WHAT THE TASK ASKS
One number is all that is asked for: the number of lines below that hold the string "computer".

§

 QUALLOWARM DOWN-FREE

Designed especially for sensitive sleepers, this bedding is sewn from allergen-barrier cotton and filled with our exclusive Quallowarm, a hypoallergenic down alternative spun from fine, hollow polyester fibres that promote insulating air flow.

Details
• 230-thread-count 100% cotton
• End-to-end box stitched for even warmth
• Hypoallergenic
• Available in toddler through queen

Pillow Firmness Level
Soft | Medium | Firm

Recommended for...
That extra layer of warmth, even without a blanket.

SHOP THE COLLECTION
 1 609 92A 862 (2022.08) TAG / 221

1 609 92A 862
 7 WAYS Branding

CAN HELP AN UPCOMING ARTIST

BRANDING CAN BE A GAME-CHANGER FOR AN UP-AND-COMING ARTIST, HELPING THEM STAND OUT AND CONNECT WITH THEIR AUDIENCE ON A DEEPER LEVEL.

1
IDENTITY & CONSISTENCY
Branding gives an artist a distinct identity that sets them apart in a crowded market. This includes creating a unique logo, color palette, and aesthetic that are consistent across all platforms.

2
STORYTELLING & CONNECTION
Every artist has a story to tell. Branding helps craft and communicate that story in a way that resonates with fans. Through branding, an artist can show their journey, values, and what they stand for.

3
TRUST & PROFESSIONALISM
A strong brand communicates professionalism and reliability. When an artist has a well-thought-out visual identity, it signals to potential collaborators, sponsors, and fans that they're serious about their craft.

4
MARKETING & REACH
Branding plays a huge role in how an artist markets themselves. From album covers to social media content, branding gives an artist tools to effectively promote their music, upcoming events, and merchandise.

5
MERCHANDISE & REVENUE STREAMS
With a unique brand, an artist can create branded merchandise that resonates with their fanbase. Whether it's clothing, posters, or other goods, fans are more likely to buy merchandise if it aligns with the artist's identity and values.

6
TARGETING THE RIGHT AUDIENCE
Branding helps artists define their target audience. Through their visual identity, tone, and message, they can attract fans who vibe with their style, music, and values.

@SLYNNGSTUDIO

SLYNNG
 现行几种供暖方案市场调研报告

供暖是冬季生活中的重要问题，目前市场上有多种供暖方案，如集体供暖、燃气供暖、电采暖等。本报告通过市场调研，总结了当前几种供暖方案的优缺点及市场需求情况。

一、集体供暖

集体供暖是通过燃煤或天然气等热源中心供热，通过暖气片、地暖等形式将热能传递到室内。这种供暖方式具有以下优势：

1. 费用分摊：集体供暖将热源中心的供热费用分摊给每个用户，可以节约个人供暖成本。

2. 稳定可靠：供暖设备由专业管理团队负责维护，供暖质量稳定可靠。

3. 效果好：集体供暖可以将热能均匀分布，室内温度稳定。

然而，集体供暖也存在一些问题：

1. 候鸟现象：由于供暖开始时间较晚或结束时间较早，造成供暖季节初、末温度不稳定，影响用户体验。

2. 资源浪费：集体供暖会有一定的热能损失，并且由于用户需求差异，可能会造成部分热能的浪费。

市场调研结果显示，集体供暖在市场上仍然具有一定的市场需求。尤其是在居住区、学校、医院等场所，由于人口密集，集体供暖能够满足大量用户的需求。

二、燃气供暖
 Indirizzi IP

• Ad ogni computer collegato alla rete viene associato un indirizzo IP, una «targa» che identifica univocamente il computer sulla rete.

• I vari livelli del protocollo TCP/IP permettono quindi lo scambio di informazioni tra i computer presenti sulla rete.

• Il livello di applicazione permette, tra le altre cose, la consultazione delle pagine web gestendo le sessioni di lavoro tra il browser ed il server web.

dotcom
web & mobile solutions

§

EXERCISE SOLUTION
2